#### [TASK DETAILS]
Report every line of the records below that contains the word "separates" by copying each such line in full, and treat case as significant when matching.

#### [STORED ROWS]
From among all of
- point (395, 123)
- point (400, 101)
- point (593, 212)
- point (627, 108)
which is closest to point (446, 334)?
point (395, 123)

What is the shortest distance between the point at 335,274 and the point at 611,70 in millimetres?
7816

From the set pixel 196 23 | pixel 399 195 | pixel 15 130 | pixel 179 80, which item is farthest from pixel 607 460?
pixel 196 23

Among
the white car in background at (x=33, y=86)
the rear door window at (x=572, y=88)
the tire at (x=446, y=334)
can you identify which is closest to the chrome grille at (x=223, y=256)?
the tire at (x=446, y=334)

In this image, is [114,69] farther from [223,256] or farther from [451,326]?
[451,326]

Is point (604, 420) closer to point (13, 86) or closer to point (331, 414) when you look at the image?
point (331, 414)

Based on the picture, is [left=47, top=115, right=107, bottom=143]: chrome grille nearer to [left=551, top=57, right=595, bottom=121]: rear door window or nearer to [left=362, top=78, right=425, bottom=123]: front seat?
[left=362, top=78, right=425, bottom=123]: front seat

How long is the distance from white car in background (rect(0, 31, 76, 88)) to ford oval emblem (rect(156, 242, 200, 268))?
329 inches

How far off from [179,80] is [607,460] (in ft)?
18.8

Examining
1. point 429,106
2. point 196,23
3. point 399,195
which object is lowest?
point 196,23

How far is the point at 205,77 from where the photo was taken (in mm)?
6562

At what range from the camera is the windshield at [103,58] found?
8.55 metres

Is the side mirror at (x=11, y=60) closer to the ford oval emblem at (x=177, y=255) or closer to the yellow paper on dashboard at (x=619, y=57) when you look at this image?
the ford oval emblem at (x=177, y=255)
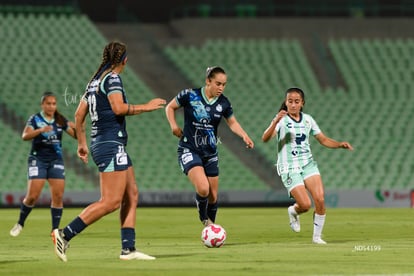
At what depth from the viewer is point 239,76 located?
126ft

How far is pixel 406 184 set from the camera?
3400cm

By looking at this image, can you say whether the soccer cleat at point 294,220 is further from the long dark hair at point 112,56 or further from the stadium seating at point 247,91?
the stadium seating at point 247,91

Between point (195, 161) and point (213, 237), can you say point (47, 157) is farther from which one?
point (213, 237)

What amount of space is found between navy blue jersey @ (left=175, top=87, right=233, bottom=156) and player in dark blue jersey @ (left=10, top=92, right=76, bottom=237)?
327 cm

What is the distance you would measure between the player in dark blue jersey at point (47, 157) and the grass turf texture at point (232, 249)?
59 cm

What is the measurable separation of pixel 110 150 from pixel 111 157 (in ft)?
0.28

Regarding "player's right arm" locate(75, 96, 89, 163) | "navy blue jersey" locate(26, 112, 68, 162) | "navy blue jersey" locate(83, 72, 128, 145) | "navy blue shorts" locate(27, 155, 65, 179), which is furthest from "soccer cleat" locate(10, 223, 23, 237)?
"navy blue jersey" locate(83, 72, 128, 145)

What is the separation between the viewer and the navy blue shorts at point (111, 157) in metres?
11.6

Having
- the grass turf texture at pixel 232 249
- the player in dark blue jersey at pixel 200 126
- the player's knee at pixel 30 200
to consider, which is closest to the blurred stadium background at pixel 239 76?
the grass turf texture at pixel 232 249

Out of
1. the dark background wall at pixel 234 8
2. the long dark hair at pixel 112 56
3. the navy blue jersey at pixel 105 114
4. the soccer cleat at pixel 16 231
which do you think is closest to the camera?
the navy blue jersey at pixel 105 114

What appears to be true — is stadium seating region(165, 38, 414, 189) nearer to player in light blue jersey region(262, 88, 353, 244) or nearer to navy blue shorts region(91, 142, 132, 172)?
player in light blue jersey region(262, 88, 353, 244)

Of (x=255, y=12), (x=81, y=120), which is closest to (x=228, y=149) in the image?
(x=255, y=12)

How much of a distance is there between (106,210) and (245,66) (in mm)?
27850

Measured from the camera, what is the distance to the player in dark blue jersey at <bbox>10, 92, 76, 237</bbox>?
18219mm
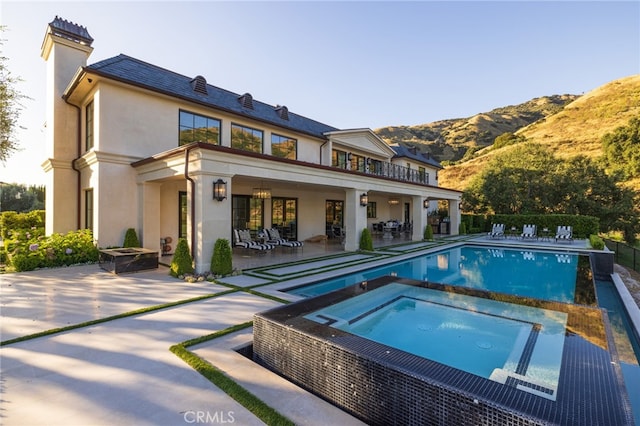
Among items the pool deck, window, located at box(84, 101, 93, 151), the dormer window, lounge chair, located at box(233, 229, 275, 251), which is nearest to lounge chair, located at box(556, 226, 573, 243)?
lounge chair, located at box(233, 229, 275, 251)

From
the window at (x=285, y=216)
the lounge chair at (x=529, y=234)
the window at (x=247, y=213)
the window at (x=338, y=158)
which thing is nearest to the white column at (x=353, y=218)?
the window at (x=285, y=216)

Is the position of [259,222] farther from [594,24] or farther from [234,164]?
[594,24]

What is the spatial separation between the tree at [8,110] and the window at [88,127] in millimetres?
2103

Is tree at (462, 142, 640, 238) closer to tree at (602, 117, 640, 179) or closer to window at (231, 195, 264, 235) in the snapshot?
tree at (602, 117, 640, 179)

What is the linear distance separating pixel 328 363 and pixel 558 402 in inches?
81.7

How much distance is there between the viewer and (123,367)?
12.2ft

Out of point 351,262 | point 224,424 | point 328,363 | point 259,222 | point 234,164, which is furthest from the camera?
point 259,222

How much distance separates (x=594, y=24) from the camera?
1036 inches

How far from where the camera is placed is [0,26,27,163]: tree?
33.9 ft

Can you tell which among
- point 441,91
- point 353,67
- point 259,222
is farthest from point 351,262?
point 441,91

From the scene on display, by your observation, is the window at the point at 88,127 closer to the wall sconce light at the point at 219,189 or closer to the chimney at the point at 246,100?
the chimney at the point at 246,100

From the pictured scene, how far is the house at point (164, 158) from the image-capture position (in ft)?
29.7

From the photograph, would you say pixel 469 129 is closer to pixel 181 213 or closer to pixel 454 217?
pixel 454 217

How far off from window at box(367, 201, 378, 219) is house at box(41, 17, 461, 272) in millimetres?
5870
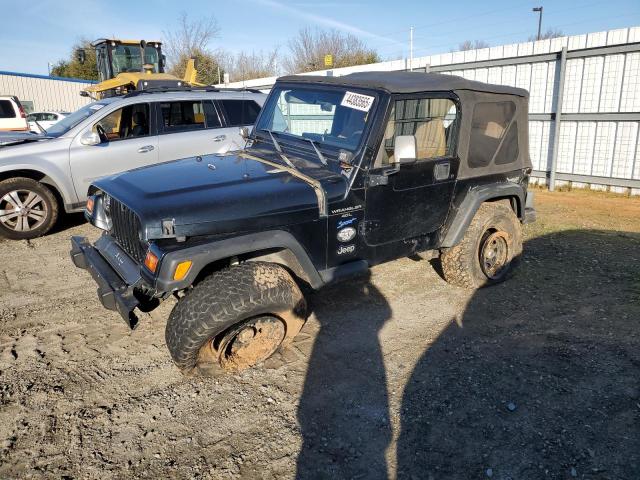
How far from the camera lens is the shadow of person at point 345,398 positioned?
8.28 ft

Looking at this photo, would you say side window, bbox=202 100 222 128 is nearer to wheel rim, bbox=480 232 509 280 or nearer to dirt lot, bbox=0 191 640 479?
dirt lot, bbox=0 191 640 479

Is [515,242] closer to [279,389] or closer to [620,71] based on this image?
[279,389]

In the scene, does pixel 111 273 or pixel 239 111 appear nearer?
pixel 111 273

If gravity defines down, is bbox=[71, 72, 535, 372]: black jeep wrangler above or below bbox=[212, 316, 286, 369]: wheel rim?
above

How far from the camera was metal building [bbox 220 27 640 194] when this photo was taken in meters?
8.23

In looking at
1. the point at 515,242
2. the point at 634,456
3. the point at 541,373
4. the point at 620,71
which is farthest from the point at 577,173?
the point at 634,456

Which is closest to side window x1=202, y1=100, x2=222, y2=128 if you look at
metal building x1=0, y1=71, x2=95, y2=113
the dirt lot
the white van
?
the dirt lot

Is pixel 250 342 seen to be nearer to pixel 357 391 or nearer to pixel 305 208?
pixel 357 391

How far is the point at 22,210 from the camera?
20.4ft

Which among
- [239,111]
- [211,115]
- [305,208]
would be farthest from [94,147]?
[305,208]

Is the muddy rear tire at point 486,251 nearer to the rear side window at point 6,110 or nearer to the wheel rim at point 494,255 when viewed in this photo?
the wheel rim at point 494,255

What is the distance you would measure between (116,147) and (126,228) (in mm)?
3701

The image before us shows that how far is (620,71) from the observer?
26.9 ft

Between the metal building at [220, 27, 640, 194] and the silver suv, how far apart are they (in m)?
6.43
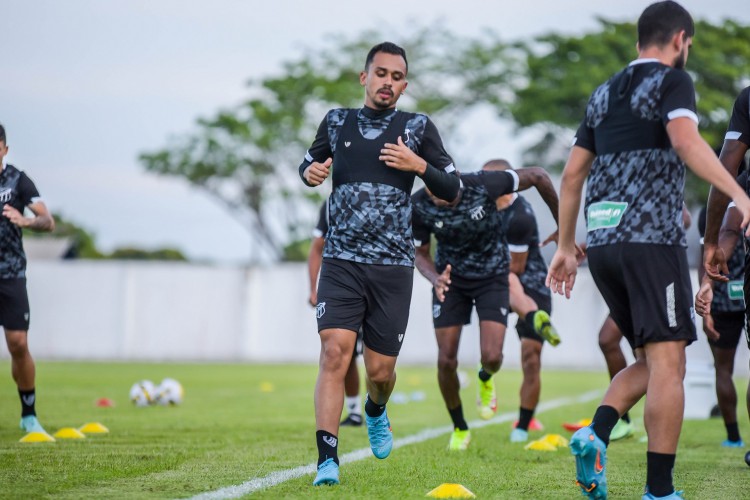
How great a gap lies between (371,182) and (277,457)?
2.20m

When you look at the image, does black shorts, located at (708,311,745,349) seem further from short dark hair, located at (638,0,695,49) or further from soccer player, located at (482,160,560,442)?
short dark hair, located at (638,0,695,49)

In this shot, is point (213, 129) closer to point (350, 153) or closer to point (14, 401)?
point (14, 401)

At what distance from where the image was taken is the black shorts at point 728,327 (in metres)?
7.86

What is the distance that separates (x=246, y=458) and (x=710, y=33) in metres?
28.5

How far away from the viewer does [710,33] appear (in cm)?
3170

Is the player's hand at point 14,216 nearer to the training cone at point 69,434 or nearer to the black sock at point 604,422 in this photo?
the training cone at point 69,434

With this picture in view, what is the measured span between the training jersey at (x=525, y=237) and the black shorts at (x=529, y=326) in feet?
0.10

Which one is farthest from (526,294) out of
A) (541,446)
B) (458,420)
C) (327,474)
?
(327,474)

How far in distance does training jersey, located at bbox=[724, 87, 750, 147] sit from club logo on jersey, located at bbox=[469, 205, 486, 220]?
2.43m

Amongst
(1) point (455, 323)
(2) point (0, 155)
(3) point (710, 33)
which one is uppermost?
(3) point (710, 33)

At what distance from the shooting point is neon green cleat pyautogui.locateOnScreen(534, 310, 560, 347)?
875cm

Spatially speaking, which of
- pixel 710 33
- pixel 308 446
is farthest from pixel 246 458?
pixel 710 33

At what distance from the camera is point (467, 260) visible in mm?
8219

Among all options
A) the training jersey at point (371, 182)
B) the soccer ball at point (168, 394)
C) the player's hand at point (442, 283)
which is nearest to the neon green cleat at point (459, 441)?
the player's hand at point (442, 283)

--

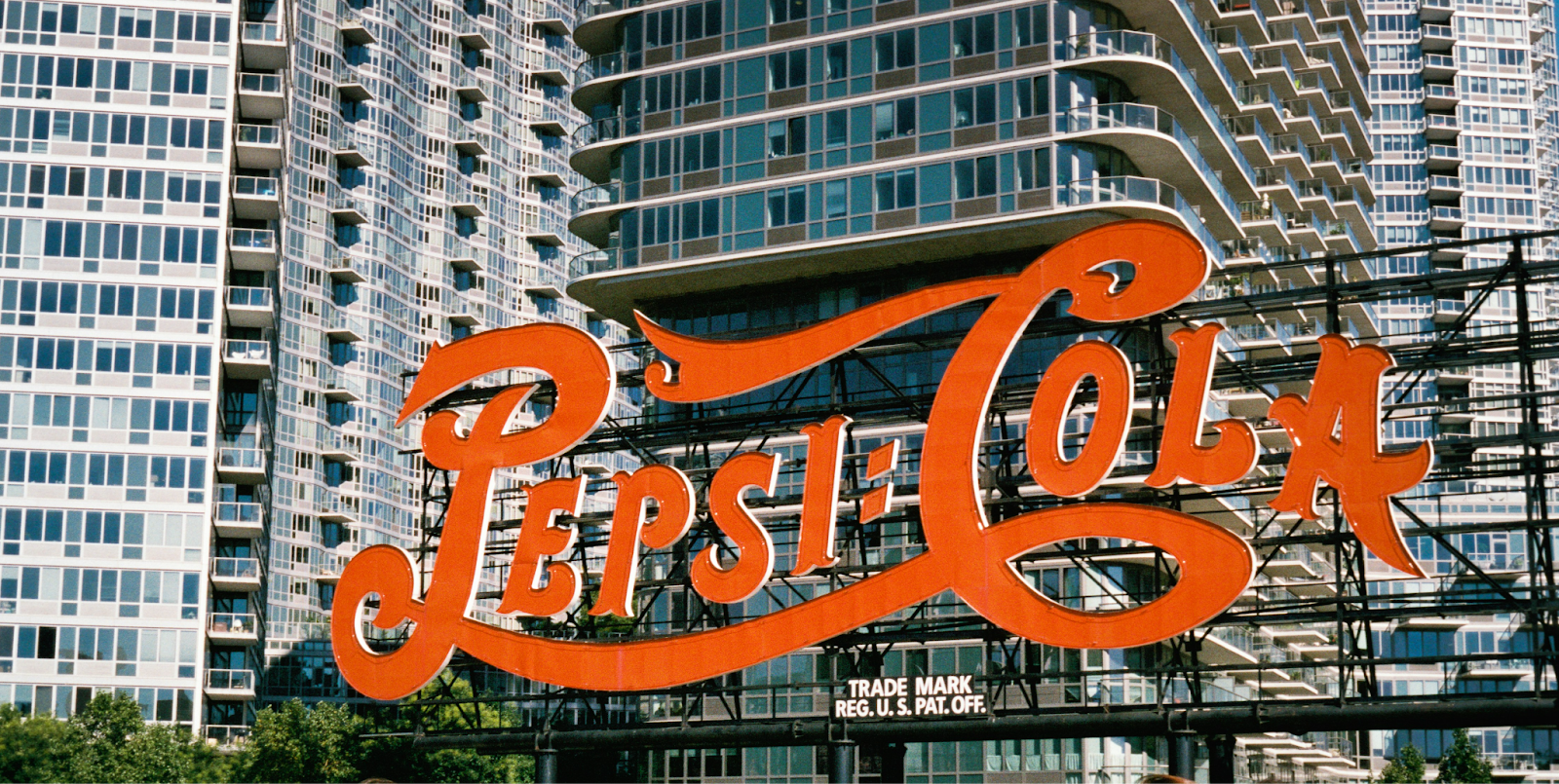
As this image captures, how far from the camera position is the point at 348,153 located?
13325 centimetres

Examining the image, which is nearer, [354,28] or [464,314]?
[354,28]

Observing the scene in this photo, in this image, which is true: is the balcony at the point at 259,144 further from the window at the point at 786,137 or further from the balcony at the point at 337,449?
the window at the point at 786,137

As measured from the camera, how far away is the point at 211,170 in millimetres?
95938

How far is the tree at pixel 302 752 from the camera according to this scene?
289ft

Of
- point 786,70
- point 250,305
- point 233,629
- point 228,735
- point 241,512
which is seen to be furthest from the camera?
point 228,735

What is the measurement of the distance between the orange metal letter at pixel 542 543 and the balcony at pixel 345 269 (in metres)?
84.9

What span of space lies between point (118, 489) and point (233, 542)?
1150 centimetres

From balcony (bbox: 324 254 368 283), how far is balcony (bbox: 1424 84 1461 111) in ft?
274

#### [EXPECTED ANSWER]
How much distance separates (x=594, y=24) from the camera?
What is the distance that separates (x=246, y=458) and (x=710, y=33) in metres?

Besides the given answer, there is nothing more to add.